LatinaLista — For the last few years, as mobile technology became a more widely used tool in our daily lives, study after study has highlighted the fact that the most avid users of mobile are young people. Among young people, Latino youth lead the pack in usage.

Three characteristics – youth, money and education – tend to be shared traits of new technology early adopters. Yet, the lack of two of those, money and education, have failed to stem young Hispanics’ ardor for the latest mobile broadband devices and services. Nearly 70% have laptops, 51.5% have smartphones, and 18.8% have tablets (eMarketer Daily, 2012). Ninety percent of Hispanics, ages 18-29, have cell phones (Livingston, 2011). ~ Hispanic Broadband Access: Making the Most of the Mobile, Connected Future

So, it shouldn’t be a surprise that one of the most effective ways to reach Latino youth is via their mobile devices. After all, even as far back as 2006, it was via text messages that Latino youth organized themselves in cities across the nation to participate in the biggest immigration marches of the 21st Century.

The latest initiative capitalizing on Latino youth’s usage of mobile is a service by the Planned Parenthood Federation of America.
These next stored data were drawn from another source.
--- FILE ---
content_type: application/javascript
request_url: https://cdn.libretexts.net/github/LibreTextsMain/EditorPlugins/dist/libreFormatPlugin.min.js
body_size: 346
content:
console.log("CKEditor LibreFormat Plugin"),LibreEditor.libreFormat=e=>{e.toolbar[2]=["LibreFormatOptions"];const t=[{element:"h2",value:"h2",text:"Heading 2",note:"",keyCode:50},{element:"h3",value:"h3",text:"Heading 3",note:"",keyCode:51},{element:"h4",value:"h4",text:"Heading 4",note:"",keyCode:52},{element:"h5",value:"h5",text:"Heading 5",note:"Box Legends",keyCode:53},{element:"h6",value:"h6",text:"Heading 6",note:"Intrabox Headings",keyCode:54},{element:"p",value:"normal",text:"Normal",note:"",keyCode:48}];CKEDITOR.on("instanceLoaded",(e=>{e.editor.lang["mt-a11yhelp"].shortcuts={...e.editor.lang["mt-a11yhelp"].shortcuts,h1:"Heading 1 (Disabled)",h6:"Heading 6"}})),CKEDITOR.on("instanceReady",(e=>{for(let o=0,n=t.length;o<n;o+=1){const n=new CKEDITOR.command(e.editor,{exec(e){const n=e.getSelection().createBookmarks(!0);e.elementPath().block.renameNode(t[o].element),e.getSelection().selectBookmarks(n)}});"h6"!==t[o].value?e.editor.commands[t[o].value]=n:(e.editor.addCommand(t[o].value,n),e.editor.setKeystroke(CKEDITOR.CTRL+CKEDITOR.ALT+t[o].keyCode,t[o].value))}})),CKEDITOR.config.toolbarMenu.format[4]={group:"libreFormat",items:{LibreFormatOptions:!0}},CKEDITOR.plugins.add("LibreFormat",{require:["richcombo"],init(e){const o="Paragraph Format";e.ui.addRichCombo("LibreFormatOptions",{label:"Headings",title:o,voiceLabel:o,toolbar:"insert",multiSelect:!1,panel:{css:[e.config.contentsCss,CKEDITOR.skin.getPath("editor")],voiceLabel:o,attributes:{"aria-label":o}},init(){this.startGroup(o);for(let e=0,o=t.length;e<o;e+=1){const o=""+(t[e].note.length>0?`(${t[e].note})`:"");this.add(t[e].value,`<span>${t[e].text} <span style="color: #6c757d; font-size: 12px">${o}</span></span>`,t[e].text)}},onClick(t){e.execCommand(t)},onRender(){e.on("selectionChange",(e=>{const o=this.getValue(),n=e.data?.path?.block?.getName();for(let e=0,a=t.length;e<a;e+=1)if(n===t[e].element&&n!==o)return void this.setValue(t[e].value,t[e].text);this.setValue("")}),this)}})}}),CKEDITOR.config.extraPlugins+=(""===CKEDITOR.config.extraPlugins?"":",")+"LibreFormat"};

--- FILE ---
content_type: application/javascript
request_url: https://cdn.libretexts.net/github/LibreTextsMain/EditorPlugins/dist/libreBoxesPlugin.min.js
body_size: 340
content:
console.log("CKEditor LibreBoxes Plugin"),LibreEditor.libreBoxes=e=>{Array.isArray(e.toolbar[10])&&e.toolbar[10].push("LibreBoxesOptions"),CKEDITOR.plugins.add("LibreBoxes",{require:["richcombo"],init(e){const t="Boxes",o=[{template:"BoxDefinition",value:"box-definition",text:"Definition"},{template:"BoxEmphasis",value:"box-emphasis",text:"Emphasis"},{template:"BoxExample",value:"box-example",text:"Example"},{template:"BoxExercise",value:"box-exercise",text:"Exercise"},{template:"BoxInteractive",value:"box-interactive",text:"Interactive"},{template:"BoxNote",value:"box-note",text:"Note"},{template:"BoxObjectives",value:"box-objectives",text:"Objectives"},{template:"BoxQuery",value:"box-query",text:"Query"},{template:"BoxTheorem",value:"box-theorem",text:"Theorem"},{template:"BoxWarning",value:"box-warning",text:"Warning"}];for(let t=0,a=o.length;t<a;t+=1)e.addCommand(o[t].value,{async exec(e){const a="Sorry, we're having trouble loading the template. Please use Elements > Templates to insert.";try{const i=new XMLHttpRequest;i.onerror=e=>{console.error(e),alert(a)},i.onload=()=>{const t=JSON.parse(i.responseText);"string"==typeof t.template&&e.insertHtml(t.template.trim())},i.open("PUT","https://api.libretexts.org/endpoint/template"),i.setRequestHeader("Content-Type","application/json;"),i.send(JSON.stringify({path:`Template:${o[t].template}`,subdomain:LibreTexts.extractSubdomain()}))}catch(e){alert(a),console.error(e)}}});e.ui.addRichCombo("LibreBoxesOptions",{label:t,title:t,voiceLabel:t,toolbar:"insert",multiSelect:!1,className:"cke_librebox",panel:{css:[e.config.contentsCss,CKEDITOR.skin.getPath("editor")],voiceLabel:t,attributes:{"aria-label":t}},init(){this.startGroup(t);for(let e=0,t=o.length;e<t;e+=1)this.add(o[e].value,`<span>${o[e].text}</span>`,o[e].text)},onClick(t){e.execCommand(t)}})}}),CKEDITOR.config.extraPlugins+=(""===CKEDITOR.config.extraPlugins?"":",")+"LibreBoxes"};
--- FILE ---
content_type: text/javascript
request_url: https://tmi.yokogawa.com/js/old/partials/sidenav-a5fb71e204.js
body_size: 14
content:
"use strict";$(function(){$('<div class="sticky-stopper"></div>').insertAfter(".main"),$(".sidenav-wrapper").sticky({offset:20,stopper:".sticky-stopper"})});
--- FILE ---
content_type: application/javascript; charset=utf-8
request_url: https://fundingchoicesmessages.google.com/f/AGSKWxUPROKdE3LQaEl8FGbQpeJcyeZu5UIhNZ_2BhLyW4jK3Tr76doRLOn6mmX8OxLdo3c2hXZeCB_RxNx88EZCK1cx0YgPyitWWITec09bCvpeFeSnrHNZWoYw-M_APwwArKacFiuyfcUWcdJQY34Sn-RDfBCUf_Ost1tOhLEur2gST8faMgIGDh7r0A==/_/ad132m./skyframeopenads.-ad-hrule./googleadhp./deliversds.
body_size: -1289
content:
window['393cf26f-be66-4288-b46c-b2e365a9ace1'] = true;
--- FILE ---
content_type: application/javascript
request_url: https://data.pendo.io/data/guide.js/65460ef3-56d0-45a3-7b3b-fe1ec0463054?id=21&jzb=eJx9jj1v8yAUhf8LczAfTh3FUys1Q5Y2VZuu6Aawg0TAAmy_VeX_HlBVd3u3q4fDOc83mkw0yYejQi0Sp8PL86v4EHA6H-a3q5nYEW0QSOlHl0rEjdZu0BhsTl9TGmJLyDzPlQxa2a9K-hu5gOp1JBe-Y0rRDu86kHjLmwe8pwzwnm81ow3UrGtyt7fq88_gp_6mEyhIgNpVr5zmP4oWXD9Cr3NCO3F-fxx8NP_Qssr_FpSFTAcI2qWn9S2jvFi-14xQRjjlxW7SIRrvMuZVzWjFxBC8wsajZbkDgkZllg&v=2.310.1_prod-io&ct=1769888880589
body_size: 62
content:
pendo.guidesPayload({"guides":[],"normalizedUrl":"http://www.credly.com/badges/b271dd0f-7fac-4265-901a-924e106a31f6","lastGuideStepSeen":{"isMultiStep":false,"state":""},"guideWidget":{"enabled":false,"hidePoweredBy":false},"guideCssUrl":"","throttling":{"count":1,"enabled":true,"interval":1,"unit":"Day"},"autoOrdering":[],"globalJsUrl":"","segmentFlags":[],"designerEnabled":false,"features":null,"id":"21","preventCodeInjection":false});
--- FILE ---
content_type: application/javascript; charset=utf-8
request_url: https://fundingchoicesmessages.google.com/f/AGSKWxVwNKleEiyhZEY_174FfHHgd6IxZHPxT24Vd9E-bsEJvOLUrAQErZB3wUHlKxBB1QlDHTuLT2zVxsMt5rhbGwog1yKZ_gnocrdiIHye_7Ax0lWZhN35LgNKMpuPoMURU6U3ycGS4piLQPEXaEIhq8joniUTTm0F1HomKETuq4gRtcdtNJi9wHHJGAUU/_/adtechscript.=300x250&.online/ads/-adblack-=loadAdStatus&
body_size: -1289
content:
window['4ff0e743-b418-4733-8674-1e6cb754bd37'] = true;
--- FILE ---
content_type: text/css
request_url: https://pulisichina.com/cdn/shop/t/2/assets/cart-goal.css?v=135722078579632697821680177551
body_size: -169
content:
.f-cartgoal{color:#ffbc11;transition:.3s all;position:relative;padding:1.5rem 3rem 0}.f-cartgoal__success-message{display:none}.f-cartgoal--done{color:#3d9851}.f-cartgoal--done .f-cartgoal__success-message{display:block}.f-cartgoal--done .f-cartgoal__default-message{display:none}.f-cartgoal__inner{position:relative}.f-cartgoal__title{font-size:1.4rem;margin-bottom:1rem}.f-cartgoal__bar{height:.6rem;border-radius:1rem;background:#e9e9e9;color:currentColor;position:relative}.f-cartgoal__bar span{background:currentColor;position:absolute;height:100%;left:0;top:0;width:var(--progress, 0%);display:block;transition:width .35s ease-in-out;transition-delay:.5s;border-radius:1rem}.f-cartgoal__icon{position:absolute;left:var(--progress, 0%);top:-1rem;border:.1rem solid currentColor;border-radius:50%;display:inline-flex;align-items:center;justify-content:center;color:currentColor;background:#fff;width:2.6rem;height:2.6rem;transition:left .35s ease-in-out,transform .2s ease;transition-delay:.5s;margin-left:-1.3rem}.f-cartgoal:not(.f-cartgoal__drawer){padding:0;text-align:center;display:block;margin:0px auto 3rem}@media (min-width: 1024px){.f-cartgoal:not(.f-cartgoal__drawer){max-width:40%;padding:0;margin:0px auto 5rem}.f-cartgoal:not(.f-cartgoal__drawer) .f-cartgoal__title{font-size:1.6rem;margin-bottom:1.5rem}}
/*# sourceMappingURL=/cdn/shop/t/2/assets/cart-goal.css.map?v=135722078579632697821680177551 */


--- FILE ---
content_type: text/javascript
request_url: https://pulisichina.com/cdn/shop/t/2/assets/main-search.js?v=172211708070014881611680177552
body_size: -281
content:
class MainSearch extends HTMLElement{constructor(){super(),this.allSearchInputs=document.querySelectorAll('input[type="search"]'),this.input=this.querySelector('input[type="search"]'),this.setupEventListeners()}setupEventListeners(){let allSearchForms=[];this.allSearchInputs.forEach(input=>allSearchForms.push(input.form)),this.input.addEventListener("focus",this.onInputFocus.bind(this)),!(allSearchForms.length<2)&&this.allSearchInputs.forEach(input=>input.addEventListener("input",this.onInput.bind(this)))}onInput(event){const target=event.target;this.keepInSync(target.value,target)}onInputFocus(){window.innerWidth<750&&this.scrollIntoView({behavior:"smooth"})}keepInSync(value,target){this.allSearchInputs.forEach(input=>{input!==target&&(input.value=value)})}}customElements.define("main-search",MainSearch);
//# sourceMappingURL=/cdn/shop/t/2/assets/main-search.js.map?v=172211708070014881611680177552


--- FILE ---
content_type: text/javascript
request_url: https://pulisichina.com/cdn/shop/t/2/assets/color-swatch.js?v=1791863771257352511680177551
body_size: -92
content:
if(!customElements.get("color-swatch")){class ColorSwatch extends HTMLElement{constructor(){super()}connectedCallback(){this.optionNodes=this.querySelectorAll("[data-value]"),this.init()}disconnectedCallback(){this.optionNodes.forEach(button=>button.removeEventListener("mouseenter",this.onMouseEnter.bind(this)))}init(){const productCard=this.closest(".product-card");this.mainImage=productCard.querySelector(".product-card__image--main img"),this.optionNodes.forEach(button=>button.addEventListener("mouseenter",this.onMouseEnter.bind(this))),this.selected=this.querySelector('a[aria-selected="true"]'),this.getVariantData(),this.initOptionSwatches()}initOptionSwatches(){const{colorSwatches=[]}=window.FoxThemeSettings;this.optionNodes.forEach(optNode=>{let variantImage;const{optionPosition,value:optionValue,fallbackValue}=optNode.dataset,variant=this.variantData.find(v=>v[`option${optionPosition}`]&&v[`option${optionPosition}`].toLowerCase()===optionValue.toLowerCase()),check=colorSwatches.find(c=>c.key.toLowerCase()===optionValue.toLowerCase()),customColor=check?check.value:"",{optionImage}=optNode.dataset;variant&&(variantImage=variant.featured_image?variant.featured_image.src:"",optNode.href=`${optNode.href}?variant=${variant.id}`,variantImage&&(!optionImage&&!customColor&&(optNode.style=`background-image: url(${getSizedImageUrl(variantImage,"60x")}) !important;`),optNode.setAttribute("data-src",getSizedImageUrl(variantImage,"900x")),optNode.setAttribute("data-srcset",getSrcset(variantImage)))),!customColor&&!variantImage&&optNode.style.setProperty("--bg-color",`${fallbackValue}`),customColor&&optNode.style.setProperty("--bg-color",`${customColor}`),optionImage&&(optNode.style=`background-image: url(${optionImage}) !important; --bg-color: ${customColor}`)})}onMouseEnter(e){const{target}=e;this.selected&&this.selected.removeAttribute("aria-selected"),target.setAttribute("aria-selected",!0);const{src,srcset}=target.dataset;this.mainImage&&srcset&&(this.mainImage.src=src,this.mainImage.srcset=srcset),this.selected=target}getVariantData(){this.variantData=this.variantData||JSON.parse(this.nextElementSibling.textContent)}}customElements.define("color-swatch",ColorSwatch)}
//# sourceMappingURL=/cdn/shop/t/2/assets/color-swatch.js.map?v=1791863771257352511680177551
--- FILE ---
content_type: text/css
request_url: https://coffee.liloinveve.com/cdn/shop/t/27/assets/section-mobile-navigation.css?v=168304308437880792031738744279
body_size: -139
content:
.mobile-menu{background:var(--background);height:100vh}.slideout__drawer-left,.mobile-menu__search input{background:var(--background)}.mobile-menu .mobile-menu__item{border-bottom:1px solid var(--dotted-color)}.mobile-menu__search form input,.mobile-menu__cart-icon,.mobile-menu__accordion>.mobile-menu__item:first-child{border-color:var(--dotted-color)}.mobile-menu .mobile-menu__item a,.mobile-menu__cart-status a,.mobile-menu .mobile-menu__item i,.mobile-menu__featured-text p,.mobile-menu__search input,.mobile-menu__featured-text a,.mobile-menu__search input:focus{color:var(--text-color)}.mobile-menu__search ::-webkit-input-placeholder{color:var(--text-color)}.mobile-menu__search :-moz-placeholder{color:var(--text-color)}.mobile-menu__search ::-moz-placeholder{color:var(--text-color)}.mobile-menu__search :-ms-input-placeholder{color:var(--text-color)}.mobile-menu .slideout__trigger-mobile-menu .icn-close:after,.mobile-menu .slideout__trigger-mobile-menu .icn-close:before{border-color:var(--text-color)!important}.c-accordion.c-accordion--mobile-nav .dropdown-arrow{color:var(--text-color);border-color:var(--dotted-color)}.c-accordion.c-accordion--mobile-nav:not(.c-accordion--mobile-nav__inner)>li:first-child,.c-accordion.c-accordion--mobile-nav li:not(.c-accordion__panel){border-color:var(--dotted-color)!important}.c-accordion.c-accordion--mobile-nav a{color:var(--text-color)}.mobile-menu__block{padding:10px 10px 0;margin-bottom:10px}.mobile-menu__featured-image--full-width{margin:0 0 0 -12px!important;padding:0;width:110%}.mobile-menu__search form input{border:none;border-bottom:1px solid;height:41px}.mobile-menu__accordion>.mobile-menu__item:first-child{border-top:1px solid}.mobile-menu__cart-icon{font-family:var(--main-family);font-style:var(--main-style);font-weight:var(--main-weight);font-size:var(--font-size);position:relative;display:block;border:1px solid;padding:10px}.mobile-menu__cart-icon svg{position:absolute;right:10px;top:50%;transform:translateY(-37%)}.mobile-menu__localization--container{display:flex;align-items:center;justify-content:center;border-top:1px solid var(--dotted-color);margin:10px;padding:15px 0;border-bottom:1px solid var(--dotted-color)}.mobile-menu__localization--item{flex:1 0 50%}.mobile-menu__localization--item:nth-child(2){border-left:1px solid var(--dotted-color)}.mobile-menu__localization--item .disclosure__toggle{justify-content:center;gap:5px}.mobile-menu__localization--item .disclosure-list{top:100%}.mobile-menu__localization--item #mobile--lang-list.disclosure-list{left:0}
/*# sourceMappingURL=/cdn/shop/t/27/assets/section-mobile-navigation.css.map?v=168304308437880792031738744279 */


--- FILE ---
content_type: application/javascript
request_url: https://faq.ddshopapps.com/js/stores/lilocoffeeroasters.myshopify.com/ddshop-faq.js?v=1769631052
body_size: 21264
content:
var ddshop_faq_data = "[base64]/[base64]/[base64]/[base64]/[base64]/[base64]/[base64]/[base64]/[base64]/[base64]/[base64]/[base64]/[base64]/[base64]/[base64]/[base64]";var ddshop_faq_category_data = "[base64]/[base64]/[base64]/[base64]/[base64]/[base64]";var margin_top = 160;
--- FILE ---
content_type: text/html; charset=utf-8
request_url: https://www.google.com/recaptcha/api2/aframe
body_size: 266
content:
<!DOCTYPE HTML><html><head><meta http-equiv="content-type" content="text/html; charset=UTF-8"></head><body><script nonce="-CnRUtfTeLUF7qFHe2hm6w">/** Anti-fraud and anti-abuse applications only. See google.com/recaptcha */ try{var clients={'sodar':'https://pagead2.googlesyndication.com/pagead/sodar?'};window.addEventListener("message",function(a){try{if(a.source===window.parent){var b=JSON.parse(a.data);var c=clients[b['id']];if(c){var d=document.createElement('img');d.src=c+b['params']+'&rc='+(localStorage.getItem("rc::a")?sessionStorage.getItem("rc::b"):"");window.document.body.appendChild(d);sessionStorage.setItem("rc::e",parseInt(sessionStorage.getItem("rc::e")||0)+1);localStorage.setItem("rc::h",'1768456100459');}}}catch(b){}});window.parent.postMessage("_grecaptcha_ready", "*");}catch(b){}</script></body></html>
Called “Chat,” Planned Parenthood launched the program in 2010 which “enables young people to correspond with trained staff via IM or text messages with urgent questions about birth control failure, emergency contraception, pregnancy testing, or STDs.”

Planned Parenthood has documented the success of the program citing that the service has reached more than 250,000 people. The program’s success is validated with a new study published in the Journal of Medical Internet Research that found:

the program was able to provide informational support to vulnerable groups, such as teens and racial minorities, in moments of particular worry. Differences between the IM and text message users reveal that each mode appeals to a different population and that both are necessary to reach a diverse audience.

Planned Parenthood reports 40 percent of their users aged 15-24 are African-American and Latino.

“This study shows that we can use technology to meet young people where they are, and when they need us most, and give them the information they need in order to make healthy decisions. High anxiety may get in the way of good decision making. This service helps reduce worry and guides people to the next appropriate step in taking care of their health,” says Leslie Kantor, vice president of education at Planned Parenthood Federation of America. “It’s particularly important that we’ve been able to reach so many African-American and Latino youth through our Chat/Text program.These communities continue to experience significant disparities related to sexual and reproductive health.”